Narrowing down the candidates of beneficial A-to-I RNA editing by comparing the recoding sites with uneditable counterparts

Abstract

Adar-mediated adenosine-to-inosine (A-to-I) RNA editing mainly occurs in nucleus and diversifies the transcriptome in a flexible manner. It has been a challenging task to identify beneficial editing sites from the sea of total editing events. The functional Ser>Gly auto-recoding site in insect Adar gene has uneditable Ser codons in ancestral nodes, indicating the selective advantage to having an editable status. Here, we extended this case study to more metazoan species, and also looked for all Drosophila recoding events with potential uneditable synonymous codons. Interestingly, in D. melanogaster, the abundant nonsynonymous editing is enriched in the codons that have uneditable counterparts, but the Adar Ser>Gly case suggests that the editable orthologous codons in other species are not necessarily edited. The use of editable versus ancestral uneditable codon is a smart way to infer the selective advantage of RNA editing, and priority might be given to these editing sites for functional studies due to the feasibility to construct an uneditable allele. Our study proposes an idea to narrow down the candidates of beneficial recoding sites. Meanwhile, we stress that the matched transcriptomes are needed to verify the conservation of editing events during evolution.

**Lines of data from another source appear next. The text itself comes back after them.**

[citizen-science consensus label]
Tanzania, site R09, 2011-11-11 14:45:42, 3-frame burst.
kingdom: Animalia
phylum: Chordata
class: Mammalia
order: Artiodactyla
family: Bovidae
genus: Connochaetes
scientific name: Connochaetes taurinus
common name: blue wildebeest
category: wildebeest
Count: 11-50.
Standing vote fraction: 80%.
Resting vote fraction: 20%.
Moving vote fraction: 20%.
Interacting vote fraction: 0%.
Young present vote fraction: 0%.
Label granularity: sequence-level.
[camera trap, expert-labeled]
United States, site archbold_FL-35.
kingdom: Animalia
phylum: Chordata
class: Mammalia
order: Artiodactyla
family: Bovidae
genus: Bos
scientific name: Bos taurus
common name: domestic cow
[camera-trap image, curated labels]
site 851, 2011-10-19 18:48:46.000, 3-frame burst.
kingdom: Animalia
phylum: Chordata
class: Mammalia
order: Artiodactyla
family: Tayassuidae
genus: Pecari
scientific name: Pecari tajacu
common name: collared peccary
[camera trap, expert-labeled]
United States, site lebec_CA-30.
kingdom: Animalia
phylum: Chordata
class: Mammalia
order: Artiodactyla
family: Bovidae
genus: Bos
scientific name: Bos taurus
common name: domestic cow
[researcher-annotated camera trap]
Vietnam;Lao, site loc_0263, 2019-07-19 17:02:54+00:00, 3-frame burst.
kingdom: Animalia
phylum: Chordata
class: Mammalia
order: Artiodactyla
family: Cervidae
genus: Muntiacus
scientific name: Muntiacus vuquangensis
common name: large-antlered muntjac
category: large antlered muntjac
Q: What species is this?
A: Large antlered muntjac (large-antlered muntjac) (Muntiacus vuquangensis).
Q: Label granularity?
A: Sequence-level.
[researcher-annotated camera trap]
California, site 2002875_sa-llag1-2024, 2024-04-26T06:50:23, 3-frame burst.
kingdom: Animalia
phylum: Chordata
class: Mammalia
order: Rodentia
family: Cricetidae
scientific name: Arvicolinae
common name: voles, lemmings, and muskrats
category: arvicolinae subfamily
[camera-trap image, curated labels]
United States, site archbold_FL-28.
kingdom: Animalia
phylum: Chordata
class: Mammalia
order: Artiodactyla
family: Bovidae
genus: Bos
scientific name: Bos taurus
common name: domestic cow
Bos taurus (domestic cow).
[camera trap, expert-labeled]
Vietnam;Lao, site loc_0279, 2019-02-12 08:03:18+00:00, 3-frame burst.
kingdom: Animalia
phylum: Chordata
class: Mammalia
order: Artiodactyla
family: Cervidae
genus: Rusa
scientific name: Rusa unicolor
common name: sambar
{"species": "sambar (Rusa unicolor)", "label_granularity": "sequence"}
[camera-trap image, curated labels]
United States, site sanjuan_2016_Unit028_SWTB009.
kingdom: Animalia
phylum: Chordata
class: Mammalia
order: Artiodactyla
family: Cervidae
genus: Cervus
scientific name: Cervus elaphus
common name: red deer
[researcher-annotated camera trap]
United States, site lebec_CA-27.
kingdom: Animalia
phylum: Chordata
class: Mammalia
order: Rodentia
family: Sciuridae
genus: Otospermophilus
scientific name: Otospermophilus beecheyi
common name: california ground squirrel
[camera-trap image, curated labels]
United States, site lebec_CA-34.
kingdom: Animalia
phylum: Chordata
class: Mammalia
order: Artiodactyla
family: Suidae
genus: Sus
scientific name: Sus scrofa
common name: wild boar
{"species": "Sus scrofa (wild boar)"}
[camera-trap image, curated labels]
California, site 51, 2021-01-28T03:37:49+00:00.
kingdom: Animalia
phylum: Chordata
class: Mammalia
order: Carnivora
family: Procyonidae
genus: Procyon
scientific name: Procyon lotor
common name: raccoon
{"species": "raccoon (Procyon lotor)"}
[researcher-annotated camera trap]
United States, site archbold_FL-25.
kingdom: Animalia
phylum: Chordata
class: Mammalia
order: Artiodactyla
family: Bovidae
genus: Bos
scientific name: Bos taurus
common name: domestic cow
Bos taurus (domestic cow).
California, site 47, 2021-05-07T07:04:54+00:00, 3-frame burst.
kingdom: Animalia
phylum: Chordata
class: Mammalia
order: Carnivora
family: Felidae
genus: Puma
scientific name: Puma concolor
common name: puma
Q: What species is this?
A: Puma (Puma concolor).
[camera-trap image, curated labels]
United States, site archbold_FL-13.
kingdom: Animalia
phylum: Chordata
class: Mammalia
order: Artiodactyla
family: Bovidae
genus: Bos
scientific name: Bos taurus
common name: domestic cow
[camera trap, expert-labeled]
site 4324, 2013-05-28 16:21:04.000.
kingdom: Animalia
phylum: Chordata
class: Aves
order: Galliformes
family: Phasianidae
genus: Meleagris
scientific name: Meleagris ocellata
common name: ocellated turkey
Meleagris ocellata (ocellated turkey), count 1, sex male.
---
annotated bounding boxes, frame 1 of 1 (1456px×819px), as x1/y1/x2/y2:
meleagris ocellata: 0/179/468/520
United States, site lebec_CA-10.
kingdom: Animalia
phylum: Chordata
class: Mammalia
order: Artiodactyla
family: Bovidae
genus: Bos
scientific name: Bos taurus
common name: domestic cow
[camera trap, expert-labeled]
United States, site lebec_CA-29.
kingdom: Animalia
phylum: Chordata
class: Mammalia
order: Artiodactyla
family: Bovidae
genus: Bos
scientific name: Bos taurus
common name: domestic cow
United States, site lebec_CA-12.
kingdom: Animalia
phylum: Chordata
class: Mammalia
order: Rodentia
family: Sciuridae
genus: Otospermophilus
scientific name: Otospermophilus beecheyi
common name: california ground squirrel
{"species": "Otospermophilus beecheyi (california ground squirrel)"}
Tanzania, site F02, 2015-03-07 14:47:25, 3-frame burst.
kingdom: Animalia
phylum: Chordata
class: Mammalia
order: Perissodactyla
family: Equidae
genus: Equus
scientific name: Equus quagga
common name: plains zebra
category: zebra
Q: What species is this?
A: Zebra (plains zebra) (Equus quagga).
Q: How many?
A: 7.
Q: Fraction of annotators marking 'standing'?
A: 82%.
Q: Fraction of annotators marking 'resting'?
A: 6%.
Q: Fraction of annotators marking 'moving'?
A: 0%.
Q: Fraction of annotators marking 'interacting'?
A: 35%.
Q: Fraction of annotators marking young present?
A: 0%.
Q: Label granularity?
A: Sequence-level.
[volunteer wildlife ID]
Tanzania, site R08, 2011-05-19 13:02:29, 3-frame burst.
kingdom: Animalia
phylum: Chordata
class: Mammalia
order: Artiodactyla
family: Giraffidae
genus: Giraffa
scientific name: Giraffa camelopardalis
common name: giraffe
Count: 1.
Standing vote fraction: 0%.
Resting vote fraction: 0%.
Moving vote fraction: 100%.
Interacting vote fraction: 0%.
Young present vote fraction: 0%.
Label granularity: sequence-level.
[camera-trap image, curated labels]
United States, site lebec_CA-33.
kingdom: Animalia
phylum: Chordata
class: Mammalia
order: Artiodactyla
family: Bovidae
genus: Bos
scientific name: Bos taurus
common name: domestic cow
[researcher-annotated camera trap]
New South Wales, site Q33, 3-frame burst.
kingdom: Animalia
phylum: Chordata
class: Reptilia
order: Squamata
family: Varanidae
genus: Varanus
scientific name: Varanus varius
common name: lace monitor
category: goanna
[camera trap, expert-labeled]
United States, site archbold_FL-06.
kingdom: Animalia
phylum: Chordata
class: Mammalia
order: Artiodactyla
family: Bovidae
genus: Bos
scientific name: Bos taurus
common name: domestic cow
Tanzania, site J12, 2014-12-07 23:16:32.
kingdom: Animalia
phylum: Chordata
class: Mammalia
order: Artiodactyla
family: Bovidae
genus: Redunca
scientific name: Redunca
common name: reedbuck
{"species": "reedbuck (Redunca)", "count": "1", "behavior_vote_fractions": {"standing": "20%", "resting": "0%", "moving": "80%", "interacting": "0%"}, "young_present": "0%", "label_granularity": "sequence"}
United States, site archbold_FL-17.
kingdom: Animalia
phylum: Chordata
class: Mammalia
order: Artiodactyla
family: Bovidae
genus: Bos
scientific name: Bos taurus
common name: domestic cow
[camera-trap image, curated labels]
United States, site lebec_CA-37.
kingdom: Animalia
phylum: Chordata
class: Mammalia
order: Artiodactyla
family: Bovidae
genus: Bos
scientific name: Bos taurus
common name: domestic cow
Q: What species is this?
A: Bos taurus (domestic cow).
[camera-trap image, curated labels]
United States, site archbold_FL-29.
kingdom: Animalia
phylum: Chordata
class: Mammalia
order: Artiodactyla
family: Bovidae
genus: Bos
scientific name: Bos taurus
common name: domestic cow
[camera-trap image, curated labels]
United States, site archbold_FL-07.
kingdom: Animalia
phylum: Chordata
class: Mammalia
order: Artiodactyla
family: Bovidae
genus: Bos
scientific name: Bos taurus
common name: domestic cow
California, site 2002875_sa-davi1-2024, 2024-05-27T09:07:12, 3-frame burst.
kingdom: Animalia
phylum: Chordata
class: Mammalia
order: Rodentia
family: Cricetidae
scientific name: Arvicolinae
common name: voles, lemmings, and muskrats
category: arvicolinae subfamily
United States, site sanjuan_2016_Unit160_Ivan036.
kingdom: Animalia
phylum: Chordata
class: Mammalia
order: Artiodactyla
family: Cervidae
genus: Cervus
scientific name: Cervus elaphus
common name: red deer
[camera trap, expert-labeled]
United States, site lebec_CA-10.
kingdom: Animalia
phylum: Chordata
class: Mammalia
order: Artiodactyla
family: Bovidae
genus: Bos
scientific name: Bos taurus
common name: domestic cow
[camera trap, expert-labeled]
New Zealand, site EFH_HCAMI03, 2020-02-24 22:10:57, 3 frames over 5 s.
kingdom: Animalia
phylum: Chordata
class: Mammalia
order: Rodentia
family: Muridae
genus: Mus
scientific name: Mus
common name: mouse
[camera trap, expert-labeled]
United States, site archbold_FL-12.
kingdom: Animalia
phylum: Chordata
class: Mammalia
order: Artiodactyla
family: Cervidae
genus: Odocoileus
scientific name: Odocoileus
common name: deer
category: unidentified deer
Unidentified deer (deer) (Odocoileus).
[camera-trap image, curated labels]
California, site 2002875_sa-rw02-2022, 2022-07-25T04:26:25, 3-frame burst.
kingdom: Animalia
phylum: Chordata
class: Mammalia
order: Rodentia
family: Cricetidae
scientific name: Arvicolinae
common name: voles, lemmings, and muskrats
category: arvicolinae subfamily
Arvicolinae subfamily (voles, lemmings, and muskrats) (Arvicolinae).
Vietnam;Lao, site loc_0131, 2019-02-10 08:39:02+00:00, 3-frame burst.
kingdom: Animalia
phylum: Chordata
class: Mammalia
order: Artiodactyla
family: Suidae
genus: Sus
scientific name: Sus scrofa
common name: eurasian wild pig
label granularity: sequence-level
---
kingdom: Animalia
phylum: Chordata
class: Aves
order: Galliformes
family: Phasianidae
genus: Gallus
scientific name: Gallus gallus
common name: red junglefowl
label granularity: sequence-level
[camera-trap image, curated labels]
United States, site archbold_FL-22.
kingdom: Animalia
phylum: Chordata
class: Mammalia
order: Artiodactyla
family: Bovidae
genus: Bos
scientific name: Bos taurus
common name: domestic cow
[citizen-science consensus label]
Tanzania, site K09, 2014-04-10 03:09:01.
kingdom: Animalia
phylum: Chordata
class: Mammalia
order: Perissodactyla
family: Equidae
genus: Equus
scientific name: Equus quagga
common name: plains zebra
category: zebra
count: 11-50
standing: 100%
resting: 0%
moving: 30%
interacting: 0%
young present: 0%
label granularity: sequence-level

Keywords: A-to-I RNA editing; Adar; auto-recoding; beneficial; editable; metazoan.

Figure 1.

A-to-I RNA editing and the evolution of Adar auto-recoding sites in insects. (a) A-to-I RNA editing mediated by ADAR. I is recognized as G. (b) Prediction of adaptive RNA editing theory. The relative fitness of A- and G-alleles under different conditions is considered. (c) Drosophila Adar has an auto-recoding site that forms a negative feedback loop. (d) Evolution of Adar S>G (site1) and I>M (site2) sites in insects. “edSer”: editable serine codon; “unSer”: uneditable serine codon; “edIle”: editable isoleucine codon; “unIle”: uneditable isoleucine codon.

Figure 2.

Observed and expected numbers/proportions of AA changes caused by nonsynonymous RNA editing. Total numbers of expected mutations were obtained by changing all adenosines to guanosines in the reference genome of D. melanogaster. The expected proportions of each AA change were estimated by the proportions of observed AA changes caused by nonsynonymous RNA editing. The 3-mer motif preferred by Adar is also considered. p values of the enrichments were calculated using one-tailed Fisher’s exact tests for each AA change. *, p < 0.05; ***, p < 0.001.

Figure 3.

Enrichment of each type of AA change. (a) SNPs in global population of D. melanogaster. (b) Nonsynonymous editing sites in humans. (c) SNPs in global human populations.

Figure 4.

Hypotheses raised to explain the enrichment of Ile>Met, Ser>Gly, Arg>Gly recoding sites in Drosophila RNA editome. (a) the “uneditable-to-editable is beneficial” hypothesis. Editable is fitter than uneditable, but the benefit can either be diversifying or restorative. (b) The “deleterious editing replaced with uneditable codons” hypothesis. Since the editable ile, ser, and arg codons have another choice to mutate to uneditable ones, the observed editing after purifying selection shows enrichment on those codons.

Figure 5.

The orthologous codons of Adar S>G (site1) and I>M (site2) auto-recoding sites in metazoan species with systematic RNA editing study. “#” means that although the codon itself is editable, no RNA editing events were reported by the original study. The phylogenetic tree is unscaled.

Figure 6.

Horizontal and vertical comparison of editing sites. (a) the fraction of edited adenosines was very low in D. melanogaster genome. (b) Orthologous adenosine sites in three species. Two sites are known editing sites. The probability of the third species being edited should be high but the exact probability depends on the divergence.

Figure 7.

It is unexpected to observe the absence of editing at the edIle codon in ant A. echinatior. the top panel shows the phylogeny of three Drosophila species. The bottom panel shows the phylogeny of honeybee, bumblebee, and leaf-cutting ant.